Трубы почти сразу заскрежетали – помпы котельной начали нагонять в систему тепловатую водичку. Обычно воду в кране, как и батареи отопления, греют до такой стадии, чтобы не замерзали теплопроводы. Благодаря этому в моей трешке-матрешке даже не всегда идет пар изо рта. А чтобы на кухне замерзла в кружке вода, такого вообще ни разу не случалось. Не представляю, как живется народу на Институте Культуры, где угольной котельной нет и люди греются у костерков, разожженных по-черному на бетонных полах.

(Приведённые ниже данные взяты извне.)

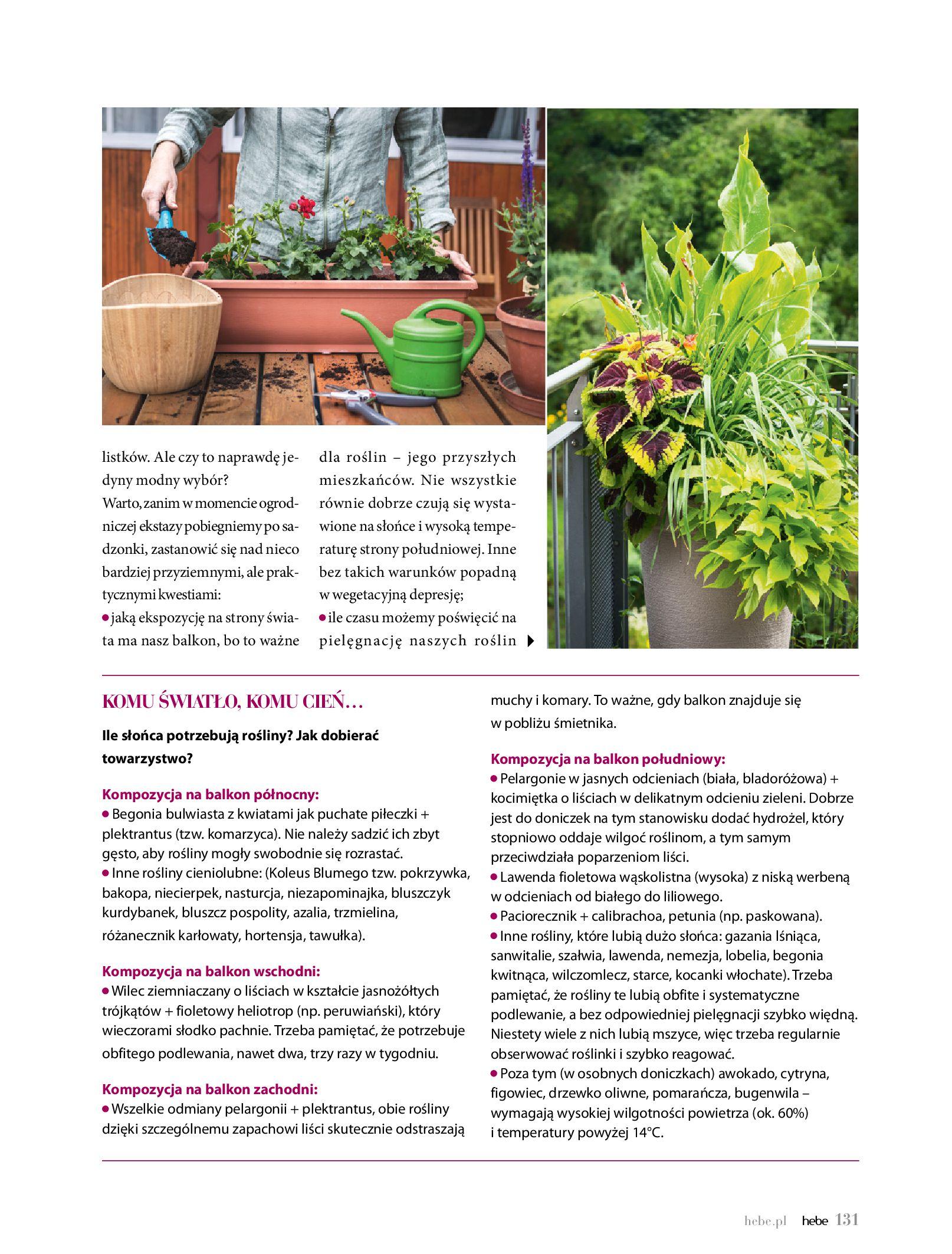 Gazetka hebe: Gazetka Hebe - Magazyn  2021-05-01 page-131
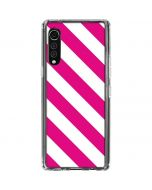 Pink and White Geometric Stripes LG Velvet Clear Case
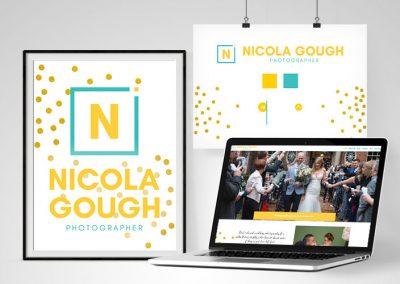 Nicola Gough – Wedding Photography Website – New Design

Температура воды продержится недолго, поэтому надо спешить. Я подхватил с пола динамо-фонарь, накрутил его до стадии, когда он начал выдавать ровный блеклый свет, и побежал в ванную. Ванная комната казалась более темной, чем остальная квартира. Я отыскал на тонущих в сумраке полочках кусочек мыла, больше похожий на парафиновую свечку. Вялая струя из душа имела уютно-ржавый оттенок, отчего при голубоватом свете диодного фонаря могло показаться, что я моюсь чаем.
Герда сердито царапнула двери. По ее мнению, хозяин слишком часто моется. Особенно некстати эта нездоровая привычка поражает его в тот момент, когда он должен вести свою единственную питомицу гулять. Бестолковый хозяин! Вытершись злым от холода полотенцем, я впрыгнул в пальто, нацепил тяжелую заячью шапку и вышел с собакой на улицу. Тут пока было тихо: вольные граждане принимали душ.
Небо, как всегда, было затянуто одеялом облаков медно-перламутрового цвета. Обычное зимнее небо над Минском: ни луны, ни звезд. Ни радости, ни надежды. Как на картинах древних мастеров в альбоме «Искусство советского пейзажа БССР».